A Comparative Study of Fine-Tuning Scenarios for Transformer Models in Indonesian Sentiment Analysis
This repository contains the code and notebooks for a research project aimed at evaluating various fine-tuning strategies on transformer models for the task of Indonesian-language sentiment analysis.
This research conducts a comparative study to evaluate three fine-tuning scenarios—Standard Fine-Tuning, Gradual Unfreezing, and Differential Learning Rates—across three model architectures: IndoBERT-base, IndoBERTweet, and RoBERTa. The experiments were performed on two datasets from different domains: app reviews (BBM Dataset) and political comments (Pemilu Dataset), using F1-Score as the primary evaluation metric. The results show that IndoBERTweet consistently emerged as the top-performing model, while the Standard Fine-Tuning strategy with an optimized learning rate proved to be superior to the other two, more complex techniques.
- IndoBERTweet is the Best Model: This model consistently outperformed other architectures. In its best-case scenario (Standard Fine-Tuning), IndoBERTweet achieved an F1-Score of 0.9218 on the BBM Dataset and 0.7431 on the Pemilu Dataset.

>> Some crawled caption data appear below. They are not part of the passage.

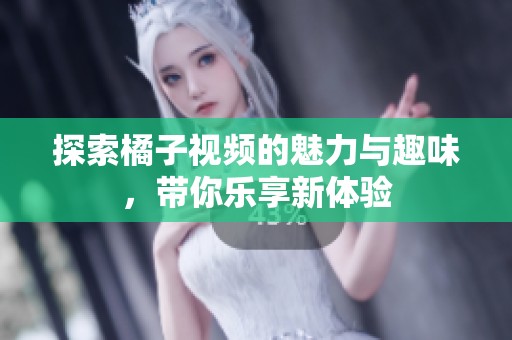探索橘子视频的魅力与趣味，带你乐享新体验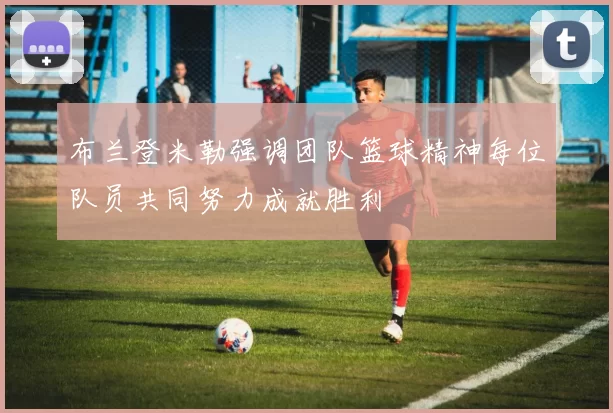 布兰登米勒强调团队篮球精神每位队员共同努力成就胜利
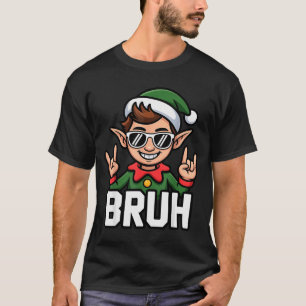 Rock N Roll Elf Bruh Funny Saying Meme Boys Men Ch T-Shirt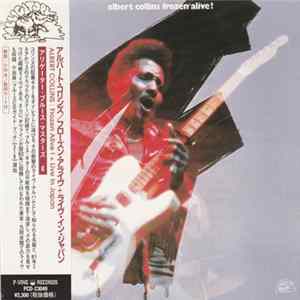 Albert Collins - Frozen Alive!+Live In Japan FLAC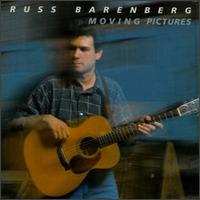 Russ Barenberg - Moving Pictures lyrics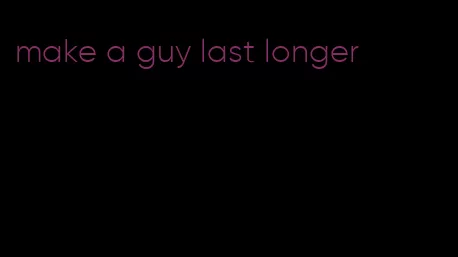 make a guy last longer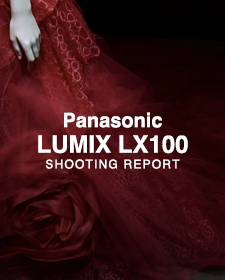Panasonic LUMIX LX100  SHOOTING REPORT
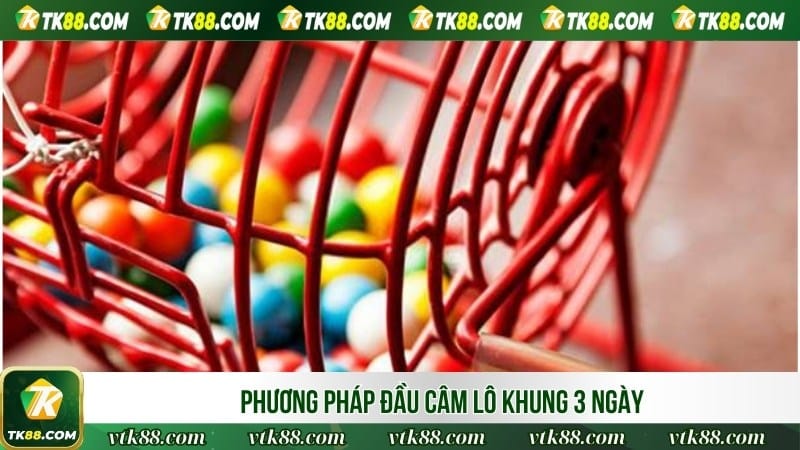 Phương pháp đầu câm lô khung 3 ngày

- Hyperparameter Tuning is the Best Strategy: Scenario 1, with an optimized learning rate, yielded peak performance. For instance, IndoBERTweet on the BBM Dataset reached an F1-Score of 0.9218 with this method, surpassing the results from Scenario 3 (Differential LR, 0.9159) and Scenario 2 (Gradual Unfreezing, 0.9042).
- Differential LR is Superior to Gradual Unfreezing: Among the two advanced techniques, Differential Learning Rates (S3) proved to be far more robust. On the RoBERTa model with the BBM Dataset, Scenario 3 achieved an F1-Score of 0.8530, whereas Scenario 2 suffered a performance failure with a score of only 0.4890, indicating a massive difference in effectiveness.
- Data Quality Has a Major Impact: Model performance varied drastically between datasets. The highest F1-Score on the BBM Dataset (0.9218) was nearly 25% higher than the highest score on the Pemilu Dataset (0.7431). This disparity was also reflected in the validation loss, where the lowest loss on the Pemilu Dataset (~0.64) was significantly higher than on the BBM Dataset (~0.27), suggesting that domain complexity, noise, and data ambiguity are major challenges in political sentiment analysis.
kp-penelitian/
│
├── data/
│ ├── dataset_bbm.csv # BBM app review dataset
│ └── dataset_pemilu.csv # General Election comments dataset
│
├── notebooks/
│ ├── 1_Skenario_Fine_Tuning.ipynb
│ ├── 2_Skenario_Gradual_Unfreezing.ipynb
│ └── 3_Skenario_Differential_LR.ipynb
│
├── .gitignore
└── README.md
The experiment was conducted by comparing three models across three training scenarios:
- IndoBERT-base (
indobenchmark/indobert-base-p1
) - IndoBERTweet (
indobenchmark/indobertweet-base-p1
) - RoBERTa (
roberta-base
or other Indonesian variants)
- Scenario 1: Standard Fine-Tuning & LR Optimization: Training the entire model simultaneously while searching for the best learning rate via cross-validation.
- Scenario 2: Gradual Unfreezing: Training the model layer by layer, starting with the classifier head and progressively unfreezing the layers beneath it.
- Scenario 3: Differential Learning Rates: Training the entire model simultaneously but applying different learning rates to distinct layer groups.
To reproduce the results of this research, follow these steps:
- Python 3.8+
pip
andvenv
(recommended)- GPU with sufficient VRAM (at least 8GB recommended) for training the models.
git clone https://github.com/rifqimaruf/kp-penelitian.git
cd kp-penelitian
# Create a virtual environment
python -m venv venv
# Activate the environment (Windows)
.\venv\Scripts\activate
# Activate the environment (macOS/Linux)
source venv/bin/activate
Detailed results from each scenario, including comparison tables, F1-Scores, and loss curves for each model and dataset, can be found in the final research report. In summary, the best combination found was:
- Model:
IndoBERTweet
- Strategy:
Standard Fine-Tuning
- Optimal Learning Rate:
3e-05
(for both datasets)
According to the researcher, there are three reasons why Scenarios 2 and 3 failed to improve upon the baseline performance:
- The baseline was already tested with several learning rates and validated using 3-Fold Cross-Validation, setting a very high benchmark.
- The determination of which layers to freeze in the Gradual Unfreezing scenario was too rigid and should have been further adapted to each model's specific architecture.
- The combination of learning rates in the Differential Learning Rates scenario was not yet optimized.